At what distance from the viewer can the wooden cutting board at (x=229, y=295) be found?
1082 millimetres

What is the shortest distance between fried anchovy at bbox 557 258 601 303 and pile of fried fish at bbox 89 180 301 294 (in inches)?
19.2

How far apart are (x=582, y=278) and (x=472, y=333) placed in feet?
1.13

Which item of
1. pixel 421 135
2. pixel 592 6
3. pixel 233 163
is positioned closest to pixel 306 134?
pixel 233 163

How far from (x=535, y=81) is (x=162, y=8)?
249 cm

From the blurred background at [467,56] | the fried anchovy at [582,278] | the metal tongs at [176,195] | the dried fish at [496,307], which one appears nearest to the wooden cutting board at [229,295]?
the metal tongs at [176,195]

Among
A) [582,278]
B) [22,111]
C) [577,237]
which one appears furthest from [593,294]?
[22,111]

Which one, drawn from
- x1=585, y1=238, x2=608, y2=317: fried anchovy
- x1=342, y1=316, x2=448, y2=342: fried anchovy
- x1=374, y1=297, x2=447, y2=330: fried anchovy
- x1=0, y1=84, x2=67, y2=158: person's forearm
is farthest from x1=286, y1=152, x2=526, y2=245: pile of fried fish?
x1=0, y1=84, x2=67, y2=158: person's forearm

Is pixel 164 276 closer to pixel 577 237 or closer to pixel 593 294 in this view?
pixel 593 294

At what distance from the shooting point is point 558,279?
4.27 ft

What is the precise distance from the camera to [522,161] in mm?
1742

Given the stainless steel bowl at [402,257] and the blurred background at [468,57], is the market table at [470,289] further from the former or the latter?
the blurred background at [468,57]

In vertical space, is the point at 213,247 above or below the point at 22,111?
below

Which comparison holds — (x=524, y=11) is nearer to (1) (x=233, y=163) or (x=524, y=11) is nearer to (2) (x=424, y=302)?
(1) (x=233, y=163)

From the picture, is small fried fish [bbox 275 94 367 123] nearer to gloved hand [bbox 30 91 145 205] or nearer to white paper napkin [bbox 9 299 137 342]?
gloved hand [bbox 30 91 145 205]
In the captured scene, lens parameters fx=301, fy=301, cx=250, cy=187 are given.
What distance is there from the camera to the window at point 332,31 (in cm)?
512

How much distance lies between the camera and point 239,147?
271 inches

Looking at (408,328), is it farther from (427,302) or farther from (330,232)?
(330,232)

# Task to carry out
Could you copy out all of the data above, character for character, with nothing added or left out?

# Completed exercise
At what distance from the viewer can the wooden cutting board at (x=229, y=295) be found?
1082 millimetres

What is the shortest distance between fried anchovy at bbox 557 258 601 303 and pile of fried fish at bbox 89 180 301 294 (in inches)?
19.2

How far apart are (x=582, y=278) and (x=472, y=333) placed in feet?
1.13

Which item of
1. pixel 421 135
2. pixel 592 6
3. pixel 233 163
is positioned closest to pixel 306 134?
pixel 233 163

How far from (x=535, y=81) is (x=162, y=8)?
249 cm

From the blurred background at [467,56] | the fried anchovy at [582,278] | the metal tongs at [176,195] | the dried fish at [496,307], which one appears nearest to the wooden cutting board at [229,295]?
the metal tongs at [176,195]

Among
A) [582,278]
B) [22,111]
C) [577,237]
which one appears furthest from [593,294]?
[22,111]

Which one, drawn from
- x1=585, y1=238, x2=608, y2=317: fried anchovy
- x1=342, y1=316, x2=448, y2=342: fried anchovy
- x1=374, y1=297, x2=447, y2=330: fried anchovy
- x1=0, y1=84, x2=67, y2=158: person's forearm
is farthest from x1=286, y1=152, x2=526, y2=245: pile of fried fish?
x1=0, y1=84, x2=67, y2=158: person's forearm

Is pixel 164 276 closer to pixel 577 237 or closer to pixel 593 294 in this view?
pixel 593 294

At what distance from the shooting point is point 558,279?
4.27 ft

What is the precise distance from the camera to [522,161] in mm?
1742

Given the stainless steel bowl at [402,257] and the blurred background at [468,57], is the market table at [470,289] further from the former or the latter?
the blurred background at [468,57]

In vertical space, is the point at 213,247 above or below the point at 22,111?
below

Which comparison holds — (x=524, y=11) is nearer to (1) (x=233, y=163) or (x=524, y=11) is nearer to (2) (x=424, y=302)?
(1) (x=233, y=163)

From the picture, is small fried fish [bbox 275 94 367 123] nearer to gloved hand [bbox 30 91 145 205] or nearer to white paper napkin [bbox 9 299 137 342]?
gloved hand [bbox 30 91 145 205]
In the captured scene, lens parameters fx=301, fy=301, cx=250, cy=187 are given.
What distance is there from the camera to the window at point 332,31 (in cm)?
512

How much distance lies between the camera and point 239,147?
271 inches

Looking at (408,328), is it farther from (427,302) or farther from (330,232)?
(330,232)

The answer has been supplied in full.